Peki sen, kendi yıldızını bulmaya hazır mısın?

Giriş

   Gökyüzünü sarıp sarmalayan gri bulutlar kızgındı, hem de hiç olmadıkları kadar. Ağaçların altında eski bir ışığın gölgesinde görünmemeye çalışırken biraz sonra yapacağım şeyi düşünüyordum. Ama düşünmek iyi gelmiyordu. Düşündükçe tenime düşen yağmur damlaları önce bir mermi gibi çarpıyor, ardından vücudumu delerken kaynıyor ve kanıma karışıyordu. Vücudumun içinden haşlanıyor gibi hissediyordum. Korkunç. Çok korkunç. Fakat başka çarem yoktu.

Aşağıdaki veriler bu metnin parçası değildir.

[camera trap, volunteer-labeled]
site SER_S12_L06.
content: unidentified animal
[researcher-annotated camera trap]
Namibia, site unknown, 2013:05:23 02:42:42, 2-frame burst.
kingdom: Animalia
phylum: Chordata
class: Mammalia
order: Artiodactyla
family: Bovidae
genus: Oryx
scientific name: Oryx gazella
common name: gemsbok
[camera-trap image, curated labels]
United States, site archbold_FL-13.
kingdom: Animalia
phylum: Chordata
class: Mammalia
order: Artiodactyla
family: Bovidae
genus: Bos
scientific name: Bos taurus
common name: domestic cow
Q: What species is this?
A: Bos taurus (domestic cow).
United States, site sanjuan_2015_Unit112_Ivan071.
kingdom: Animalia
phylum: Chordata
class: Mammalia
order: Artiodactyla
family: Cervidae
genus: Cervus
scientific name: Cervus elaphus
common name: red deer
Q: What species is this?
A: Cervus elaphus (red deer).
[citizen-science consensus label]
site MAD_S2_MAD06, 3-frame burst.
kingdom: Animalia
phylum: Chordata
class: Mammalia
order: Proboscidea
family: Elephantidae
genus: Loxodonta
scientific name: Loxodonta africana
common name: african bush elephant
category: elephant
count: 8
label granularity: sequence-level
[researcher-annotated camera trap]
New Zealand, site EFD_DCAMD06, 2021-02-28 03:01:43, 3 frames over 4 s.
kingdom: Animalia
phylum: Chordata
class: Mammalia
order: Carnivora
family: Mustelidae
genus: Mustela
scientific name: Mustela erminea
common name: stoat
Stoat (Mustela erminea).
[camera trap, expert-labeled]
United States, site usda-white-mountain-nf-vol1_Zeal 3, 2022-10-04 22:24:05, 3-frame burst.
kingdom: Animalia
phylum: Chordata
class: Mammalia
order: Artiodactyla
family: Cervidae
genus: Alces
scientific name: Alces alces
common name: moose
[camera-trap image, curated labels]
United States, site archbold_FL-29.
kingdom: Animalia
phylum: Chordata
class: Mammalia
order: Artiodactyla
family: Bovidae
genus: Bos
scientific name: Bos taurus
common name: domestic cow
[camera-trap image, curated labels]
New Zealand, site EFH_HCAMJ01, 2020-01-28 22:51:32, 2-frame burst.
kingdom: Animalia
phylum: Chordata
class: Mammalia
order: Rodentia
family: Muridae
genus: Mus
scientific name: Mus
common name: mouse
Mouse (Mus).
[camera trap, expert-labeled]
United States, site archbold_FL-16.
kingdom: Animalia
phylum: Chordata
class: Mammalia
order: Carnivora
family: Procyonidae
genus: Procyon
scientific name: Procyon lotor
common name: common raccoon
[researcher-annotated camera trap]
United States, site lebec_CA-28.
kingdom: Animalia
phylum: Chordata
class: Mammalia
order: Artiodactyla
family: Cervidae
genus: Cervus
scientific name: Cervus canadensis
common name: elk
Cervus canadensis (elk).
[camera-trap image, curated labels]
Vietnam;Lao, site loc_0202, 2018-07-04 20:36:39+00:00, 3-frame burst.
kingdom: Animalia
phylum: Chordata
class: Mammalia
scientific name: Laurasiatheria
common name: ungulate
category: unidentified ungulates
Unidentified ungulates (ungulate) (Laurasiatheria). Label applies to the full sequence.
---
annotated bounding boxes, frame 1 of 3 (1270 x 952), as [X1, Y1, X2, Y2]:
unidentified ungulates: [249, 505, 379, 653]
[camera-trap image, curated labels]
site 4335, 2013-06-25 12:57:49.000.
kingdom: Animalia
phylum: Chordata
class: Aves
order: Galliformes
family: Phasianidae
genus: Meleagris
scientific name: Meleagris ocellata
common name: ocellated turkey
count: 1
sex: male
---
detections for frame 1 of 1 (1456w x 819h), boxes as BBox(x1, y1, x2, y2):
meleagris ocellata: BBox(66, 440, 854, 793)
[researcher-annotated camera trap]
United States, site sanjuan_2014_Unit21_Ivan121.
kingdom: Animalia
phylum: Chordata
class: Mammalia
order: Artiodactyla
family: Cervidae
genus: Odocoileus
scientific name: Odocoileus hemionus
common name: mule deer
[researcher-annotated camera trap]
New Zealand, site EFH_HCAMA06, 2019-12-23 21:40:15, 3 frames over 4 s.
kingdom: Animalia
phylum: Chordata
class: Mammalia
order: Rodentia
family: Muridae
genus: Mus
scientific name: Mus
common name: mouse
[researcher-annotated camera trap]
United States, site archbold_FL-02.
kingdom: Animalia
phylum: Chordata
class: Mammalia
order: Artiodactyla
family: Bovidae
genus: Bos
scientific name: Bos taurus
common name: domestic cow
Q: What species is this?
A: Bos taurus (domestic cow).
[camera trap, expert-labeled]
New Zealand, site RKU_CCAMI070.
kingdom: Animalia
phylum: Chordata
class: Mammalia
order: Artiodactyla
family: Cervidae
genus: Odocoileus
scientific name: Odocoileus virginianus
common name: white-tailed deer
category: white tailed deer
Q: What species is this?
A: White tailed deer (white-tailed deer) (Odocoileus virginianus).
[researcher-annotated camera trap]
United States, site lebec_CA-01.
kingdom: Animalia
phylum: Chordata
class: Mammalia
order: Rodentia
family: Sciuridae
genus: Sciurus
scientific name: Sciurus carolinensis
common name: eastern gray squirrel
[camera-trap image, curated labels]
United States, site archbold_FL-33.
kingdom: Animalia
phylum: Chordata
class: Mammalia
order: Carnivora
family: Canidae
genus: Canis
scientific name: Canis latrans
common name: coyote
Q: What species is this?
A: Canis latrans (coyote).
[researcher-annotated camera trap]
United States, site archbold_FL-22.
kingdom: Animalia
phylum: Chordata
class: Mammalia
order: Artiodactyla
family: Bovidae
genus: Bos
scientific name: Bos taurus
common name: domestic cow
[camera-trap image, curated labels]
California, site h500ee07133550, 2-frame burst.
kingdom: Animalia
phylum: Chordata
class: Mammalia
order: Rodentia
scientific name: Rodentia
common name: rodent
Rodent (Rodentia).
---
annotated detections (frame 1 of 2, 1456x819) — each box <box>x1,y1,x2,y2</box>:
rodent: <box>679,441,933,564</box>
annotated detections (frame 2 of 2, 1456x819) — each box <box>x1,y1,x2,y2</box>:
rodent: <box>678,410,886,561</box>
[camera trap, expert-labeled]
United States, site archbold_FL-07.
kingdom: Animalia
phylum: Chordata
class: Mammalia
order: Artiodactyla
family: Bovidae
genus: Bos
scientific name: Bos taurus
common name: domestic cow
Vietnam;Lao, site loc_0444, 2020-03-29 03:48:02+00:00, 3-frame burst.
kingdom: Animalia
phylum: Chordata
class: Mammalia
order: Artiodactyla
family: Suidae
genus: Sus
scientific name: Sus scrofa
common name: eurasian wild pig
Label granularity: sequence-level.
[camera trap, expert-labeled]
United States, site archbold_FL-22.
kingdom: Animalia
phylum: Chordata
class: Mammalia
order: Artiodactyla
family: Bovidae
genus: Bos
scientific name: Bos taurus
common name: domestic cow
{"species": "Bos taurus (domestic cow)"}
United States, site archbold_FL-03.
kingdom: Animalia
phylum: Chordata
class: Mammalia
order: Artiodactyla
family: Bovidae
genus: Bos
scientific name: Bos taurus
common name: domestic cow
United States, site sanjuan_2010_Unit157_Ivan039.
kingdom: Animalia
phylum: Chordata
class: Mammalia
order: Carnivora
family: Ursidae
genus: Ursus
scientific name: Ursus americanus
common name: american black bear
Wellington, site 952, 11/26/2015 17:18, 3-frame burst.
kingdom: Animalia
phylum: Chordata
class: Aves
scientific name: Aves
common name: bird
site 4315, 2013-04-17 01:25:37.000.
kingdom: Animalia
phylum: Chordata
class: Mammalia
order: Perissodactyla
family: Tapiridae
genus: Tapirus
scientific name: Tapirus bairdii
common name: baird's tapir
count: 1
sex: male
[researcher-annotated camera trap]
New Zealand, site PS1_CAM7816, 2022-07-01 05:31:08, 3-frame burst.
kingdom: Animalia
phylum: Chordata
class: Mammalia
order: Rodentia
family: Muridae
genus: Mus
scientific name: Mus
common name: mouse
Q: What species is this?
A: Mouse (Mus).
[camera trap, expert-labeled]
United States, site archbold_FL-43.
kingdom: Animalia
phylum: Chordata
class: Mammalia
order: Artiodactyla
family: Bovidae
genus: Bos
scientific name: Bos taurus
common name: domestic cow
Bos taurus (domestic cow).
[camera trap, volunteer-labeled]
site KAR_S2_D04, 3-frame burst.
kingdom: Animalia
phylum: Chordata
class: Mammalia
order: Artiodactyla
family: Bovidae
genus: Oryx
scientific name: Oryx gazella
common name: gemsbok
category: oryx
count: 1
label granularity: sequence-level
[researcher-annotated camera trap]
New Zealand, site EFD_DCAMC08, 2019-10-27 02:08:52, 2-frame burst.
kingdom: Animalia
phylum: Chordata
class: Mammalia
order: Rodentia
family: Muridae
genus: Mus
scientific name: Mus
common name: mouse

   Bu dünyalar güzeli bebeğe hamile kaldığımı öğrendiğimde Serdar ve ben o kadar mutlu olmuştuk ki o gün sabaha kadar dışarıda gün doğumunu izlemiştik. Ta ki hamileliğimin dördüncü ayında Serdar iş dönüşü trafik kazası geçirene dek. Kazayı öğrendiğim zaman dünya bir anlığına durmuştu, yaşamıyordum. Fakat zaman geçtikçe alışıyor insan, alışmak zorunda. Serdar öldükten sonra karnımdaki bebek ve ben kalmıştık. Peki kim bakacaktı? O bunu hak etmiyordu, her kız çocuğu gibi güzel elbiseler giymeyi, oyuncaklarla oynamayı ve eğlenmeyi hak ediyordu. Fakat bu durumda ona bunları sağlayamazdım.   Ormanın içerisinde ışıkları yanan eve bakıyordum. Burası annemin eviydi. Fakat yıllardır ne konuştuk ne de görüştük. Ancak en doğru seçenek buydu, öyle olmalıydı.   Elimdeki pusete ve ardından eve tekrar baktım.   “Güçlü ol Aylin.” İçimden birkaç defa tekrarlayarak elimdeki zarfı da pusetin içine koydum ve eve doğru yöneldim.   Kuvvetli bir şimşek çaktı ve yağmur şiddetlendi. Bebek ağlamaya başlamıştı. Kapının önüne geldiğimde ağlaması iyice artmıştı. Yağmur ikimizi de ıslatırken bebeğimi son kez öpüp “Affet beni anneciğim, şans hep senden yana olsun, seni seviyorum.” dedim ve kapının tokmağını bir iki kere sert bir şekilde vurup koşar adımlarla ağaçların arasına döndüm.   Kısa bir bekleyişin ardından kapı açıldı. Annem, önündeki pusetten ağlama sesleri geldiğini fark edince telaşla pusetin üstündeki ince battaniyeyi kaldırdı. İçeride, bir bebek ağlayarak ona bakıyordu. “Ah, güzel yavrum, senin ne işin var burada?” dedi ve korkuyla kızı içeri aldı. Koymuş olduğum notu okumamıştı bile. Yağmur eşliğinde ormanı terk etmek için yola koyuldum.   İçeride bir yaşam yeniden başlıyordu. Dışarıda ise bir kadın, karanlık ormanda gözyaşlarını tutamıyordu.   Küçük bebek için bilinmeyen bir geçmiş, bilinmeyen bir aile ve bilinmeyen sırlar vardı. Fakat onun için hayat daha yeni başlamıştı.